Prevalence and Impact of Comorbid Widespread Pain in Adults With Chronic Low Back Pain

A Registry-Based Study

John C. Licciardone, DO, MS, MBA; Vishruti Pandya, MBBS, MHA


J Am Board Fam Med. 2020;33(4):541-548. 

In This Article

Abstract and Introduction


Introduction: Widespread pain (WP) is emerging as a key comorbid condition in patients with chronic low back pain (CLBP). This study measured the prevalence of comorbid WP in adults with CLBP, WP predictors, and impact on patients.

Methods: Patients with CLBP were recruited from the Pain Registry for Epidemiologic, Clinical, and Interventional Studies and Innovation from 2016 through 2019. They were followed over 12 months to measure annual WP period prevalence rates using an item from the minimum dataset recommended by the National Institutes of Health Task Force on Research Standards for Chronic Low Back Pain. Patients were classified as not having WP, having nonpersistent WP, or having persistent WP. Pain intensity, back-related disability, and quality of life were measured using a numerical rating scale, the Roland-Morris Disability Questionnaire, and the PROMIS-29 instrument, respectively.

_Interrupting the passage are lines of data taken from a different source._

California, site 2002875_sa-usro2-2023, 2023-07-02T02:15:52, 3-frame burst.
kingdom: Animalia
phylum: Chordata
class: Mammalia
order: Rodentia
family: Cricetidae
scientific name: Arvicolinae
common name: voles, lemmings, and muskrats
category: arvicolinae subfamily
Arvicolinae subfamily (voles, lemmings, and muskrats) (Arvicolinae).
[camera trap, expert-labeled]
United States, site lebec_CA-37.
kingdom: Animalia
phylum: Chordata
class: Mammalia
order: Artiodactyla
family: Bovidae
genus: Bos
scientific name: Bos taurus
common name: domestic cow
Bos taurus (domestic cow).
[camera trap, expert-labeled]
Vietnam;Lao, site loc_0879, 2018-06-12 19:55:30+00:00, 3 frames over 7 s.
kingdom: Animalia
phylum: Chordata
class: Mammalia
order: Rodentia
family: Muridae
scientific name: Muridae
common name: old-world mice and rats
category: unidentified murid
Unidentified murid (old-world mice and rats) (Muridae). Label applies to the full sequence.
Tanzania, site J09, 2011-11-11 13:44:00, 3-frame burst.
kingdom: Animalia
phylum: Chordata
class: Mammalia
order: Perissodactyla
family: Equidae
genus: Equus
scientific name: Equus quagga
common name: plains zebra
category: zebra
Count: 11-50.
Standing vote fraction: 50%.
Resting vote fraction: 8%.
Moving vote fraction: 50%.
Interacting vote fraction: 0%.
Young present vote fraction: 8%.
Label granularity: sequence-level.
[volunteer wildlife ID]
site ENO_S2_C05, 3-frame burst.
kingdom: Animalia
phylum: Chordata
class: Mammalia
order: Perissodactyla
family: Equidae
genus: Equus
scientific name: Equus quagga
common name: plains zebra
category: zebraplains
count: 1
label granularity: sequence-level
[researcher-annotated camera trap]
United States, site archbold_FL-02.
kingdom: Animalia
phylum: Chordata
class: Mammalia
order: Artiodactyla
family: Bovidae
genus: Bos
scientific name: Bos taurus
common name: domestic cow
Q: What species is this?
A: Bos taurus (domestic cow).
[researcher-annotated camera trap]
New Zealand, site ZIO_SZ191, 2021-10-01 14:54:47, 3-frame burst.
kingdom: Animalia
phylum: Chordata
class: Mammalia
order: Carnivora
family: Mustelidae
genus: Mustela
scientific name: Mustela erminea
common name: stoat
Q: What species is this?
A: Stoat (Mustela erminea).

Results: A total of 358 patients were studied, including 56 (16%) without WP, 272 (76%) with nonpersistent WP, and 30 (8%) with persistent WP. There were no significant differences among the WP groups with regard to age, sex, or CLBP duration. However, being non-White and having moderate or high levels of pain catastrophizing remained significant predictors of nonpersistent or persistent WP after adjusting for potential confounders. Patients reported greater pain intensity and back-related disability and poorer quality of life over 12 months with increasing levels of WP persistence (P < .001 for each measure).

Conclusion: Greater efforts are needed in primary care to help close these gaps in pain intensity, back-related disability, and quality-of-life outcomes associated with WP.


Low back pain is a pervasive condition that affects over 600 million persons worldwide and is the leading cause of disability.[1] In the United States, about 50 million adults suffer from chronic pain.[2] This includes about 20 million adults with high-impact chronic pain, such as low back pain that interferes with work or life most days or every day. Although primary care physicians often face challenges in treating patients with low back pain that has become chronic and potentially disabling, the extent of this burden has not been well established. The National Pain Strategy called for more precise prevalence estimates of high-impact chronic pain to help develop and implement appropriate pain interventions.[3] The National Institutes of Health Task Force on Research Standards for Chronic Low Back Pain (NIH-RTF) recommended assessing pain impact based on pain intensity, functional status, and quality of life, and considering widespread pain (WP) a key comorbid condition.[4] Chronic low back pain (CLBP) may progress to WP, with fibromyalgia manifesting as an extreme form of the condition. Fibromyalgia was originally associated with 11 or more tender point sites identified by clinical examination.[5] However, updated fibromyalgia criteria and self-report scales have been developed to enable epidemiologic research in the absence of clinical examination.[6,7] The objectives of this study were to: measure annual period prevalence rates of nonpersistent and persistent WP among patients with CLBP using a simple patient self-report item; to identify WP predictors; and to assess the impact of WP on low back pain intensity, functional status, and quality of life.